Primary LanguageC++OtherNOASSERTION

rangeless::fn

range-free LINQ-like library of higher-order functions for manipulation of containers and lazy input-sequences.

What it's for

  • Reduce the amount of mutable state.
  • Flatten control-flow.
  • Lessen the need to deal with iterators directly.
  • Make the code more expressive and composeable.

This library is intended for moderate to advanced-level c++ programmers that like the idea of c++ ranges, but can't or choose not to use them for various reasons (e.g. high complexity, compilation overhead, debug-build performance, size of the library, etc).

Motivations:

Features

  • Portable c++11. (examples are c++14)
  • Single-header.
  • Minimal standard library dependencies.
  • No inheritance, polymorphism, type-erasures, ADL, advanced metaprogramming, enable_ifs, concepts, preprocessor magic, arcane programming techniques (for some definition of arcane), or compiler-specific workarounds.
  • Low #include and compile-time overhead.
  • Enables trivial parallelization (see fn::to_async and fn::transform_in_parallel).
  • Allows for trivial extension of functionality (see fn::adapt).

Simple examples

struct employee_t
{
            int id;
    std::string last_name;
    std::string first_name;
            int years_onboard;

    bool operator<(const employee_t& other) const
    {
        return id < other.id;
    }
};

namespace fn = rangeless::fn;
using fn::operators::operator%;   // arg % fn   equivalent to fn(std::forward<Arg>(arg))
using fn::operators::operator%=;  // arg %= fn; equivalent to arg = fn( std::move(arg));

// Abbreviated lambda macro, see http://www.open-std.org/jtc1/sc22/wg21/docs/papers/2017/p0573r2.html
// (It is not defined in this library, because nobody likes macros except those we define ourselves).
#define L(expr) ([&](auto&& _ ){ return expr; })

auto employees = std::vector<employee_t>{/*...*/};

employees %= fn::where L( _.last_name != "Doe" );
employees %= fn::take_top_n_by(10, L( _.years_onboard ));
employees %= fn::sort_by L( std::tie( _.last_name, _.first_name) );

// or:

employees = std::move(employees)
          % fn::where L( _.last_name != "Doe" )
          % fn::take_top_n_by(10, L( _.years_onboard ))
          % fn::sort_by L( std::tie( _.last_name, _.first_name) );

How does this work?
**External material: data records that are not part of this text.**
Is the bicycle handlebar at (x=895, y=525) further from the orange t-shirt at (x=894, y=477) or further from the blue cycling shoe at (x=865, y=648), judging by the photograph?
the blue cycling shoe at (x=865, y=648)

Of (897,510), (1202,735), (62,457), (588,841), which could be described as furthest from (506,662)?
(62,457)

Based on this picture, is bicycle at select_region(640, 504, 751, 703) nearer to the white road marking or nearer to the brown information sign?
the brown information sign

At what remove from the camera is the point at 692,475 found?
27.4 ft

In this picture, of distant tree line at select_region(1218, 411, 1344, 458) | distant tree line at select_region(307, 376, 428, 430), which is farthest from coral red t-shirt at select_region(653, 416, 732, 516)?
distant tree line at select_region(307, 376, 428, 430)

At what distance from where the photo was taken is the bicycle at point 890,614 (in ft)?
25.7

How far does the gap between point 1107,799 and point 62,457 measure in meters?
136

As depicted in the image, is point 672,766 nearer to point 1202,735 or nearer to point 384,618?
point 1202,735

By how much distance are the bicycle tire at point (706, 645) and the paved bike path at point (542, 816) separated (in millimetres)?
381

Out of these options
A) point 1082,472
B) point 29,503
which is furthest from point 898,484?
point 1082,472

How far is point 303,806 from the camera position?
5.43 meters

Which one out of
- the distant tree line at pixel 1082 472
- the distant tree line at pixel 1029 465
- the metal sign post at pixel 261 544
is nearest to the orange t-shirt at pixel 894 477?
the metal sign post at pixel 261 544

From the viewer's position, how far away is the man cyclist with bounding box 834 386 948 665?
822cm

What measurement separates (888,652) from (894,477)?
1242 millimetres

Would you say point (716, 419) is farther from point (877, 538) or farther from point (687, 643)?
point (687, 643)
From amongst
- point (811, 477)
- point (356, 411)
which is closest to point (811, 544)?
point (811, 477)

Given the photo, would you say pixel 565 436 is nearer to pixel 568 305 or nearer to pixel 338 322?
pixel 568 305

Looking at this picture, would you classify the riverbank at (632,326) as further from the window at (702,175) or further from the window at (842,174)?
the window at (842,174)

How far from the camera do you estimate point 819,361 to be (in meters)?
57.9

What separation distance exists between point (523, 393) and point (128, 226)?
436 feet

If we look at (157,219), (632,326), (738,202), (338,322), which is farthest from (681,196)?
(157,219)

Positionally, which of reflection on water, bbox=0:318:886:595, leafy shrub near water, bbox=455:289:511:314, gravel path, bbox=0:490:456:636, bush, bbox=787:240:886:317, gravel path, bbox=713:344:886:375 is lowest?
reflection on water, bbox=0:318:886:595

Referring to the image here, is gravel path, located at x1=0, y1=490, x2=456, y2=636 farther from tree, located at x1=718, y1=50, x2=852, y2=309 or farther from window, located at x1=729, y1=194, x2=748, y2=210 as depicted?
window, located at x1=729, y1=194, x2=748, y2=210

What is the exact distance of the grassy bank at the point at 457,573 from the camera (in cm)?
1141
E.g. fn::sort_by(projection_fn) is a higher-order function that returns a unary function that takes inputs by value (normally passed as rvalue), sorts them by the user-provided projection, and returns them by value (non-copying). Similarly, fn::where(predicate) filters the input to those satisfying the predicate.

operator %, pronounced "then", invoked as arg % unary_function, is syntax-sugar, similar to F#'s operator |>, that enables structuring your code in top-down manner, consistent with the direction of the data-flow, similar to UNIX pipes. It is implemented as:

    template<typename Arg, typename F>
    auto operator % (Arg&& arg, F&& fn) -> decltype( std::forward<F>(fn)( std::forward<Arg>(arg)) )
    {
        return std::forward<F>(fn)( std::forward<Arg>(arg));
    }

Without using operator% the above example would look as follows:

employees = fn::where L( _.last_name != "Doe" )( std::move(employees) );
employees = fn::take_top_n_by(10, L( _.years_onboard ))( std::move(employees) );
employees = fn::sort_by L( std::tie( _.last_name, _.first_name) )( std::move(employees) );

// or, as single nested function call:

employees = fn::sort_by L( std::tie( _.last_name, _.first_name))(
                fn::take_top_n_by(10, L( _.years_onboard ))(
                    fn::where L( _.last_name != "Doe" )(
                        std::move(employees) )));

Example: Top-5 most frequent words chosen among the words of the same length.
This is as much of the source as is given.